Bunları yazmak için bekledim. Zaman verdim biraz kendime. Ama şunu anladım ki zaman bazen ilaç değildir. Hatta zaman çoğu zaman derde deva olmaz, uyuşturmaz, avutmaz, kollarını açıp içine almaz seni. O daha çok seni senle başbaşa bırakır.

Ali, bu yazıyı sana yazıyorum canım kardeşim. Seninle beraber Mehmet'e, Abdo'ya, Ethem'e, Medeni'ye yazıyorum.

Hayatta kırılma noktaları vardır. Bir alev topunun göğüs boşluğundan midene kadar indiğini hissedersin, sonra alakasını kuramadığım bir şekilde burnunun ucuna iğneler batar.

Ali, ben senin yeşit tişörtlü, gözlerini muhtemelen ışığın almasıyla kıstığın, başını hafif yana eğdiğin, yüzünde iç ısıtan o gülümsemenin olduğu fotoğrafını gördüm ilk. Seni o fotoğrafta tanıdım yemin ederim. Böyle hissetmeme şaşırmıyorum.

19 yaşımı düşünüyorum şimdi. Hem çok uzun hem çok kısa bir zamanmış gibi. Ruhun yaşlanmadığını düşünürsek herkes bazen biraz 19'dur.
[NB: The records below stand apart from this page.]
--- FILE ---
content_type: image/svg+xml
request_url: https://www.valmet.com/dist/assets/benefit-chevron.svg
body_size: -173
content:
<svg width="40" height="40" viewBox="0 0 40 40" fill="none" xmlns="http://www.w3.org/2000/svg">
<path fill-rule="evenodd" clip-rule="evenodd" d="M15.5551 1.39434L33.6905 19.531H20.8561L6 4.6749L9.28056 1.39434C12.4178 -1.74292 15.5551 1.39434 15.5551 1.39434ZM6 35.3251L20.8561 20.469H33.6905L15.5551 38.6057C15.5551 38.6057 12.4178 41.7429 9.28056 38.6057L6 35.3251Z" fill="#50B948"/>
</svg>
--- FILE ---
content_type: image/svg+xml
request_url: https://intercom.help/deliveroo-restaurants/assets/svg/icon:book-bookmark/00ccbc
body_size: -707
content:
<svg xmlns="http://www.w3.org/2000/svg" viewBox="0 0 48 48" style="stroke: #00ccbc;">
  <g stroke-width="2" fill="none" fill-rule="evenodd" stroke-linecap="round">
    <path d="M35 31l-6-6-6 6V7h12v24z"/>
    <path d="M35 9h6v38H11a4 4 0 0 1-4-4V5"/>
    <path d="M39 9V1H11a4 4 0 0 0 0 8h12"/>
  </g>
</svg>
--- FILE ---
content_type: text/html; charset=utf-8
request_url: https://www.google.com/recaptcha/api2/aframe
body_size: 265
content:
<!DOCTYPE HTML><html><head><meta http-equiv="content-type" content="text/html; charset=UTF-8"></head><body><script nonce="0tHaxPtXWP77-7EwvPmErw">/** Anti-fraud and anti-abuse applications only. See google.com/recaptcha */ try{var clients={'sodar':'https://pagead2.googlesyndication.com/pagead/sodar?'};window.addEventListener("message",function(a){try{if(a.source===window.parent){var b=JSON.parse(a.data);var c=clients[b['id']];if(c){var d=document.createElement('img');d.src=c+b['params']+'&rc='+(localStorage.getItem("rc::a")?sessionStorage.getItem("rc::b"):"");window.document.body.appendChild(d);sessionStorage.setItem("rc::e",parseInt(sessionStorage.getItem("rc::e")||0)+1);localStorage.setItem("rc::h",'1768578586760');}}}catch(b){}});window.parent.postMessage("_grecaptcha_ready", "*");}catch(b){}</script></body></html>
Ama hep 19'unda kalmak tercih değildir.
Şimdilerde heryerde olan ne hikmetse 20 dakikası silinmiş delil teşkil edecek kamera kayıtları dolaşıyor. İzleyemedim. Ben hep o hesaplı gülümseyen yeşil-mavi fotoğrafta hatırlayacağım seni.
Buralar aynı, vicdan namına değişen hiçbirşey olmadı. Eli sopalılar, palalılar dışarda. Polis ve saldırganları ayırt edemediğimiz anlar oluyor yine.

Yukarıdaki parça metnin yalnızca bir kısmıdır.